The government could provide some of the healthcare dollars for those who qualify.

If those dollars are not spent at the end of the year, patients and their family would keep them. This would provide incentive to make logical decisions about the consumption of medical care.

There is no evidence that nursing home care or home assistance care or assisted living or adult day care increase life expectancy. These services provide comfort for the elderly and their children.

Rather than providing complete medical care for the elderly in the hope of extending life, less expensive ways can be devised to provide comfort other than warehouseing the elderly in nursing homes.

CLASS would have provided minimal financial assistance in providing comfort to the infirmed elderly. With mounting budget deficits America cannot even afford minimal help.

Basically CLASS was an insurance plan without any of the rational limits and restrictions that real insurance companies use to prevent themselves from going bankrupt.                                                                                                                                                                                                                                                   President Obama’s CLASS Act could never work. After the government spent $75 billion dollars a year on a tax neutral plan, he would say “OOPS”. America would enjoy the luxury of another money draining entitlement program.  
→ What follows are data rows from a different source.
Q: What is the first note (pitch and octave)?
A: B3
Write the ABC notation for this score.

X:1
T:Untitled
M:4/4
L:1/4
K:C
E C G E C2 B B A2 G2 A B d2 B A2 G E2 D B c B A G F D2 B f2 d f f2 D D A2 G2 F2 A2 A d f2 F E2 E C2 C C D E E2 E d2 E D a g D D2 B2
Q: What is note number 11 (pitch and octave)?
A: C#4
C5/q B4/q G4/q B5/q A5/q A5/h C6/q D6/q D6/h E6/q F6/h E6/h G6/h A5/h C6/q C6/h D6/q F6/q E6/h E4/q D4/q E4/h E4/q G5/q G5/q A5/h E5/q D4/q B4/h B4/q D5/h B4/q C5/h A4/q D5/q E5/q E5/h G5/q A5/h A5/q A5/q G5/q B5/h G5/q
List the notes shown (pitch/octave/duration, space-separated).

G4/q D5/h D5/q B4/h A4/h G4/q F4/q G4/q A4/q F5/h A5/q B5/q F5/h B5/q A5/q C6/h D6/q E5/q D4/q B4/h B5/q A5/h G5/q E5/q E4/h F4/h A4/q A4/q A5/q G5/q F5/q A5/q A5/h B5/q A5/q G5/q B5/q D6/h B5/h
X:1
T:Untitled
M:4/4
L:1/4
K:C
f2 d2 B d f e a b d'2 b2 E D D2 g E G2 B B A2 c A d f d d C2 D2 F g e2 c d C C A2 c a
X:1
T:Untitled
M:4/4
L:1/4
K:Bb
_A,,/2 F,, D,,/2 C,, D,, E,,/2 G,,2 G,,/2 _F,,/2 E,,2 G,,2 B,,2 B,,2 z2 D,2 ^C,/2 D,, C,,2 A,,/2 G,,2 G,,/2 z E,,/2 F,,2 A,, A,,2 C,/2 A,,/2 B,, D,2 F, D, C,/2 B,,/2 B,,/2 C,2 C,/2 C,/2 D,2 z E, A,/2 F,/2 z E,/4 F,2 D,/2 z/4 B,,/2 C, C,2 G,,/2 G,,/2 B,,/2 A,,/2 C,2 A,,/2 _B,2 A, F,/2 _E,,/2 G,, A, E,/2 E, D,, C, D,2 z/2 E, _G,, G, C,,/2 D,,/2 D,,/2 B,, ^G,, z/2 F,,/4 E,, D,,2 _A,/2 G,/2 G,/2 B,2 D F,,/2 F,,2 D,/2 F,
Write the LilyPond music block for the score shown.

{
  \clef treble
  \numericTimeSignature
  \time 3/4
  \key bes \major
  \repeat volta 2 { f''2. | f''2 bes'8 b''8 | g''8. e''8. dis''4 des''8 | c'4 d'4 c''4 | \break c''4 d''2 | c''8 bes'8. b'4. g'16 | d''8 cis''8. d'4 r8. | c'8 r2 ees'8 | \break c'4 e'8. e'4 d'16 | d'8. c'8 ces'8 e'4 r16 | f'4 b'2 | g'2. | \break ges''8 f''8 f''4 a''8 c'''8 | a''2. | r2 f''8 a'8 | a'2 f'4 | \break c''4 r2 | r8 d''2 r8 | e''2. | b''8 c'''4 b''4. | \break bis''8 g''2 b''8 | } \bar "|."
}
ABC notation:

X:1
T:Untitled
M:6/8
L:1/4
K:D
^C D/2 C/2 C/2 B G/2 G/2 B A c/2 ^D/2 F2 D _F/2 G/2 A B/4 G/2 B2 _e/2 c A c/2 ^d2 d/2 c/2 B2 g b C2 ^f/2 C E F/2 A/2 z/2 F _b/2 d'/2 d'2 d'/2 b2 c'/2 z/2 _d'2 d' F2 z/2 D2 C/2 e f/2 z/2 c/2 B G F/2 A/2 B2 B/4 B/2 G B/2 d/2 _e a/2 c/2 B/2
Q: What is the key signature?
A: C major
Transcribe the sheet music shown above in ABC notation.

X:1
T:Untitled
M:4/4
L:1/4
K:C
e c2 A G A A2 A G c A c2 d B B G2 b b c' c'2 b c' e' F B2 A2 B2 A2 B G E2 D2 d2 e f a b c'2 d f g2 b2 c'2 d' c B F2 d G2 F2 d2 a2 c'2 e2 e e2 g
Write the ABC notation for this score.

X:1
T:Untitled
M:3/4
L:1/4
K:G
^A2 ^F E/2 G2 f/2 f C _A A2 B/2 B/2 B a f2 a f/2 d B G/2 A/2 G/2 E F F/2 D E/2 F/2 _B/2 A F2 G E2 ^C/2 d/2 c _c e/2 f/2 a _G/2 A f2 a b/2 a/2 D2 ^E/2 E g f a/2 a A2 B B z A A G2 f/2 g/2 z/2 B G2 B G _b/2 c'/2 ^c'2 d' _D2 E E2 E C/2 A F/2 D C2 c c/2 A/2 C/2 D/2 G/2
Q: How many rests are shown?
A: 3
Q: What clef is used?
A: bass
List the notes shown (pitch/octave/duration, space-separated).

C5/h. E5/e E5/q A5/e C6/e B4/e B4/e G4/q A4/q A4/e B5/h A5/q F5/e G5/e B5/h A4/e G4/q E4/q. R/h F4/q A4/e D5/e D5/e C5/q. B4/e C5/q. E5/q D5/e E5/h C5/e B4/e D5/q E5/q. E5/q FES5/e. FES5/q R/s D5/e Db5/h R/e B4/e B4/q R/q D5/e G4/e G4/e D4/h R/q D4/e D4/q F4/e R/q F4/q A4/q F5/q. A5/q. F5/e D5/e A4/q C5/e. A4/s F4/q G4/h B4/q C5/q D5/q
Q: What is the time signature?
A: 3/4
The “healthcare insurance” paradigm for providing healthcare to the elderly must be changed. Patients must be motivated to be responsible for their own care.

President Obama has tried to keep the conversation about discontinuing CLASS, another entitlement program, to a minimum.

The realization of the failure of CLASS should be used to think about healthcare coverage from a different perspective rather than letting our politicians making the same mistakes over and over again.    

The opinions expressed in the blog “Repairing The Healthcare System” are, mine and mine alone.